* Begin RAW DATA *

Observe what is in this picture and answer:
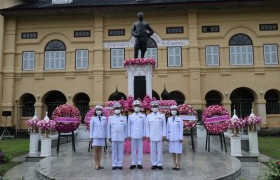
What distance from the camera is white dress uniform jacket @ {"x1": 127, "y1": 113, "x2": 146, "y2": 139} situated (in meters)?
8.09

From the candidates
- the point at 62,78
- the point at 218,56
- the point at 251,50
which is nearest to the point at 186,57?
the point at 218,56

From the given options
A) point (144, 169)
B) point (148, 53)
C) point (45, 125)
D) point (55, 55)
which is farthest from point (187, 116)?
point (55, 55)

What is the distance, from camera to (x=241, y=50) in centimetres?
2522

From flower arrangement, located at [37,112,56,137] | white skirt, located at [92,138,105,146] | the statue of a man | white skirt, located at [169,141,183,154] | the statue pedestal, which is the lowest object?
white skirt, located at [169,141,183,154]

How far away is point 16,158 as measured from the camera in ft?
39.7

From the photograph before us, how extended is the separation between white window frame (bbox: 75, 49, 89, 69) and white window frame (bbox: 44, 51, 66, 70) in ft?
3.88

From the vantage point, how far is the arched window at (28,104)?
26469 millimetres

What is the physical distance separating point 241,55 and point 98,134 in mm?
19876

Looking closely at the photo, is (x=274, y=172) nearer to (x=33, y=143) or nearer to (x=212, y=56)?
(x=33, y=143)

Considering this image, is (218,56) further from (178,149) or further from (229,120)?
(178,149)

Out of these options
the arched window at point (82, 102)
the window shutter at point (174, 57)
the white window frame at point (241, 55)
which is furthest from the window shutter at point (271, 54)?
the arched window at point (82, 102)

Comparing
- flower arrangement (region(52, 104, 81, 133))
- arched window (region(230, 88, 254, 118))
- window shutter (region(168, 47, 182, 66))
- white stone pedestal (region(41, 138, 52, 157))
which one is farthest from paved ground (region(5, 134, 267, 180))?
arched window (region(230, 88, 254, 118))

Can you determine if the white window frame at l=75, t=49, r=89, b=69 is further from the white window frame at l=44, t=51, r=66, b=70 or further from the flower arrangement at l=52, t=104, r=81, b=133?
the flower arrangement at l=52, t=104, r=81, b=133

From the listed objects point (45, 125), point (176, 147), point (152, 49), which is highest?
point (152, 49)
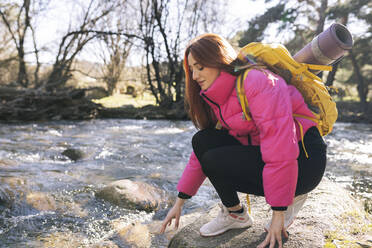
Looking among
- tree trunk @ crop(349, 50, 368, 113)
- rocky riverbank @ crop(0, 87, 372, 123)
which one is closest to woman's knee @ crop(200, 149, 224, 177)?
rocky riverbank @ crop(0, 87, 372, 123)

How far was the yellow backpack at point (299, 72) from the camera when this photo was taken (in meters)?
1.60

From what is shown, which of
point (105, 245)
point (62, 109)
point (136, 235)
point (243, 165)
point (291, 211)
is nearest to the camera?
point (243, 165)

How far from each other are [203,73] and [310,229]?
3.55ft

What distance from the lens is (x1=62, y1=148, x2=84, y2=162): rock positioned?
4648 mm

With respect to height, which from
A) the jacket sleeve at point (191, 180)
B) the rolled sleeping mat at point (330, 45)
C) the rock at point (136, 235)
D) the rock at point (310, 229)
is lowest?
the rock at point (136, 235)

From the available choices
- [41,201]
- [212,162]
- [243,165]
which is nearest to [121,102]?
[41,201]

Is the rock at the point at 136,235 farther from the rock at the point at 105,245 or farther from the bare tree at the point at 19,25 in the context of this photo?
the bare tree at the point at 19,25

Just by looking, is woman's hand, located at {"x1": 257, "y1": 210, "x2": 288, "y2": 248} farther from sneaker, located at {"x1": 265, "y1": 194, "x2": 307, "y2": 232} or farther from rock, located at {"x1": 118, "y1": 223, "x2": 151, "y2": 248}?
rock, located at {"x1": 118, "y1": 223, "x2": 151, "y2": 248}

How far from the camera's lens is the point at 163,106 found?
11609mm

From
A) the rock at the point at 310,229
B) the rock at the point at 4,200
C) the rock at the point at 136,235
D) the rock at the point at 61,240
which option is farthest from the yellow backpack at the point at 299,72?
the rock at the point at 4,200

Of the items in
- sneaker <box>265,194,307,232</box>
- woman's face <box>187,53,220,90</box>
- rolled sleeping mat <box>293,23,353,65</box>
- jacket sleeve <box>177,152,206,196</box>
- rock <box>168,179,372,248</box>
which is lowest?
rock <box>168,179,372,248</box>

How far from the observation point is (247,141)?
5.93 feet

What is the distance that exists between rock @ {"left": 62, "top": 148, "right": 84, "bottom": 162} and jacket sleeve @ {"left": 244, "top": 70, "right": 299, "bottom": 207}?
3.68m

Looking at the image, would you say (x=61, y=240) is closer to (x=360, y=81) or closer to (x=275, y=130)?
(x=275, y=130)
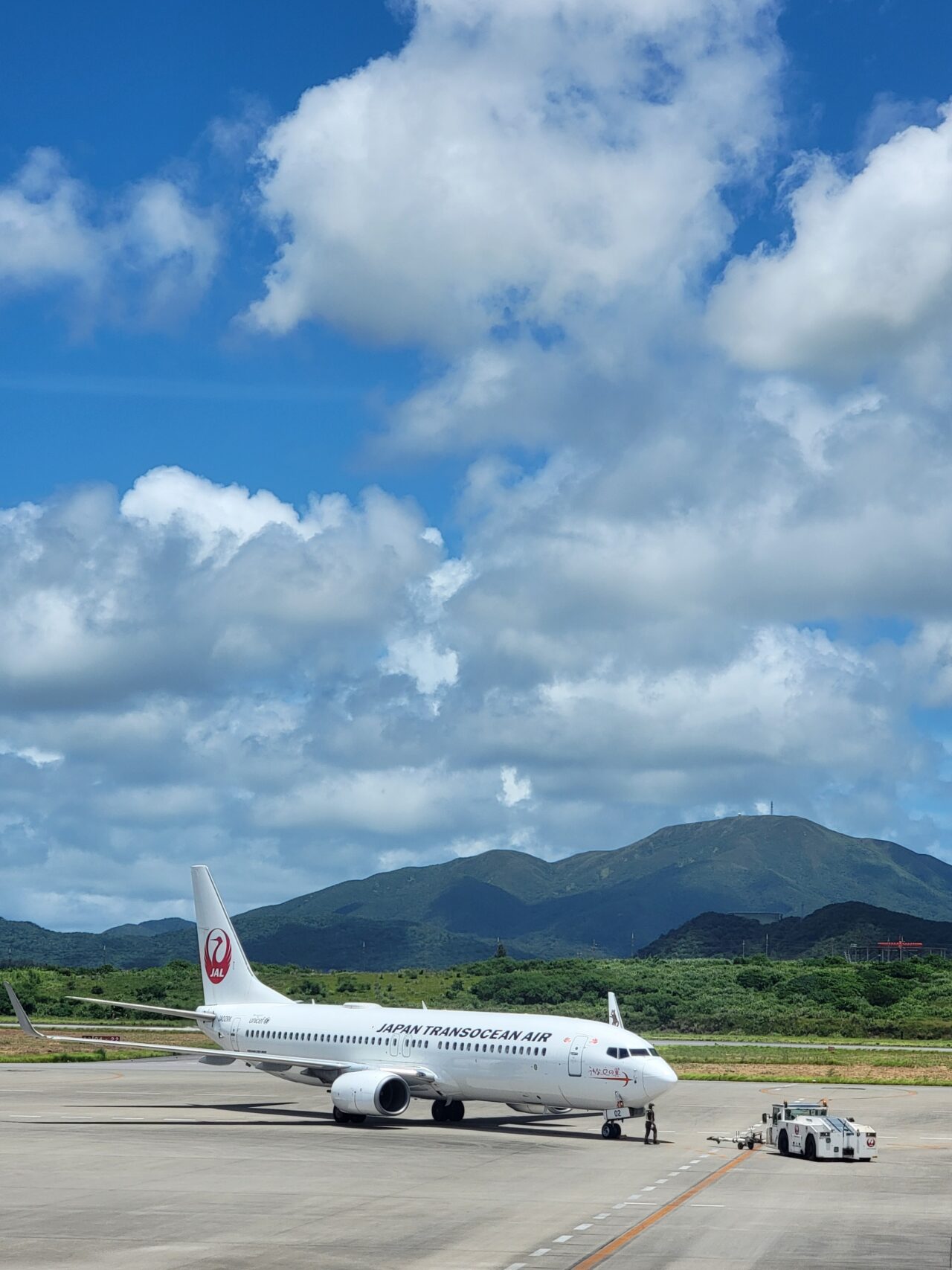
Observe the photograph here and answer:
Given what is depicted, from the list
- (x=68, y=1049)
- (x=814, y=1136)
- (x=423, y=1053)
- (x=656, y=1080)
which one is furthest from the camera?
(x=68, y=1049)

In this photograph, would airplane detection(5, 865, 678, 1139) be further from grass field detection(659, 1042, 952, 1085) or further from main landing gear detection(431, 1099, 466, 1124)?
grass field detection(659, 1042, 952, 1085)

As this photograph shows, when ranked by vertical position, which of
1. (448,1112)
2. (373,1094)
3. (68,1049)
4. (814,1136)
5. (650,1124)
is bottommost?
(814,1136)

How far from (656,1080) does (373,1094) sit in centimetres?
1112

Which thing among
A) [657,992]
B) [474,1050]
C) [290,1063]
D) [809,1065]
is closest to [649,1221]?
[474,1050]

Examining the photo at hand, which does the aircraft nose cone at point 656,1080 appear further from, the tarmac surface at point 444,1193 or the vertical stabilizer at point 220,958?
the vertical stabilizer at point 220,958

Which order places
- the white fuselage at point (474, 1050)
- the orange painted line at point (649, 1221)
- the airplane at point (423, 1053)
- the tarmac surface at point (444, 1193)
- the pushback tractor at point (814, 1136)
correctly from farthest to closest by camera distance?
the airplane at point (423, 1053)
the white fuselage at point (474, 1050)
the pushback tractor at point (814, 1136)
the tarmac surface at point (444, 1193)
the orange painted line at point (649, 1221)

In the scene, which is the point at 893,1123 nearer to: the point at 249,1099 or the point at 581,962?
the point at 249,1099

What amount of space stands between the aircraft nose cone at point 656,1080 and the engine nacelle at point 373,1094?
9.82 m

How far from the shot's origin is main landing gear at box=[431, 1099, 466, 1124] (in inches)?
2450

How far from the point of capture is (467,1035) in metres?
59.6

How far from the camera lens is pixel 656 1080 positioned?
5488 cm

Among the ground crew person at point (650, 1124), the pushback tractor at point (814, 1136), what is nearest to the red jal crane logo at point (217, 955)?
the ground crew person at point (650, 1124)

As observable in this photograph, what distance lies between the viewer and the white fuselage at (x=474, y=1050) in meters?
55.4

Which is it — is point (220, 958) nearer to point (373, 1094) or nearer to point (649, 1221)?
point (373, 1094)
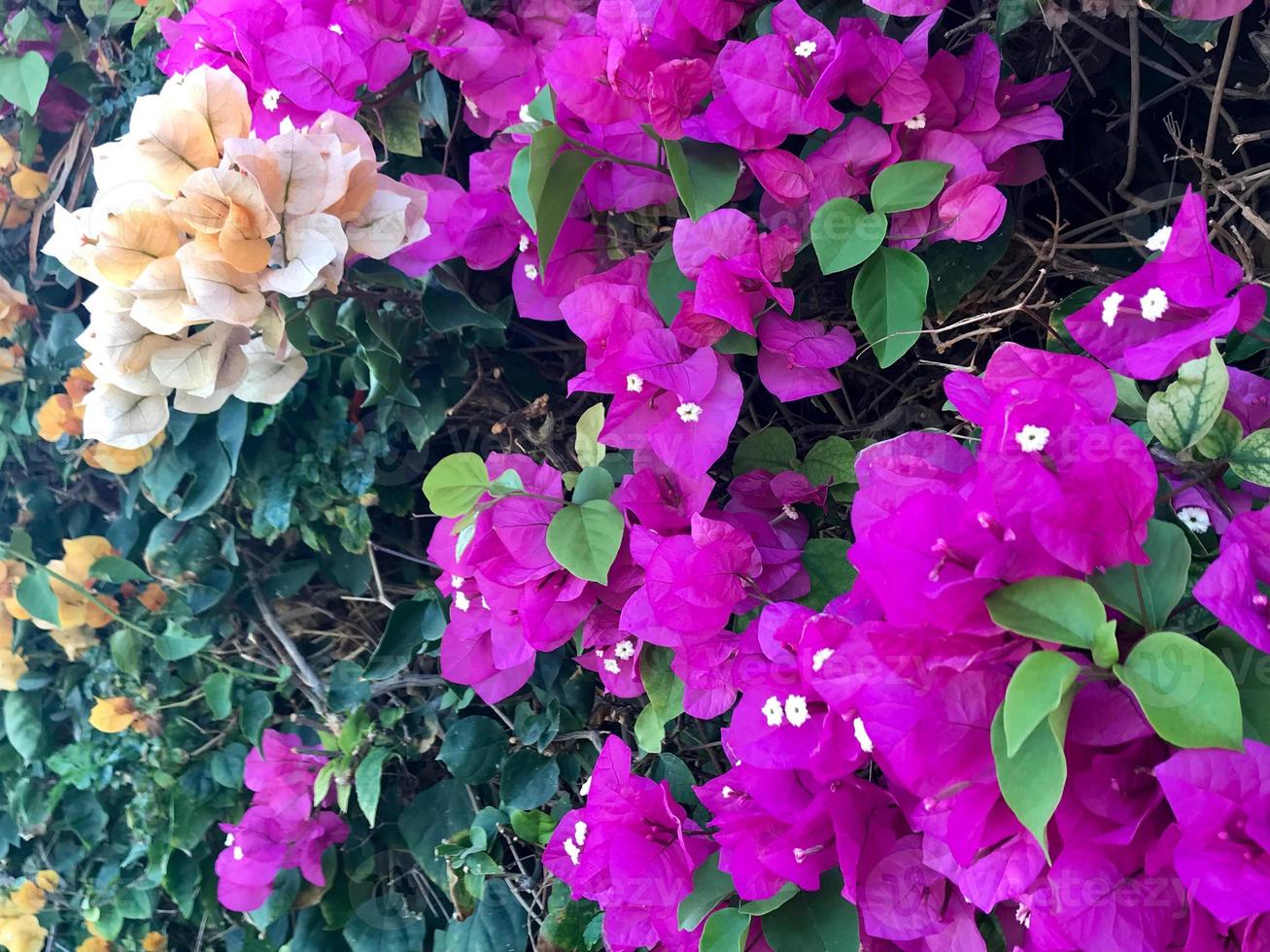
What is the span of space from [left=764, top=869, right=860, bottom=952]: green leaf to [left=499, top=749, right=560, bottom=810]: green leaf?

* End RAW DATA *

### GOAL
Find each line in the records above that contains the string "nearer" and copy those lines out. Letter case counts.

### EXERCISE SOLUTION
Looking closely at the photo, is (x=274, y=172) nearer to (x=33, y=143) or nearer to (x=212, y=56)?
In the scene, which is the point at 893,1123 nearer to: the point at 249,1099 or the point at 581,962?
Which is it — is point (220, 958) nearer to point (373, 1094) or nearer to point (649, 1221)?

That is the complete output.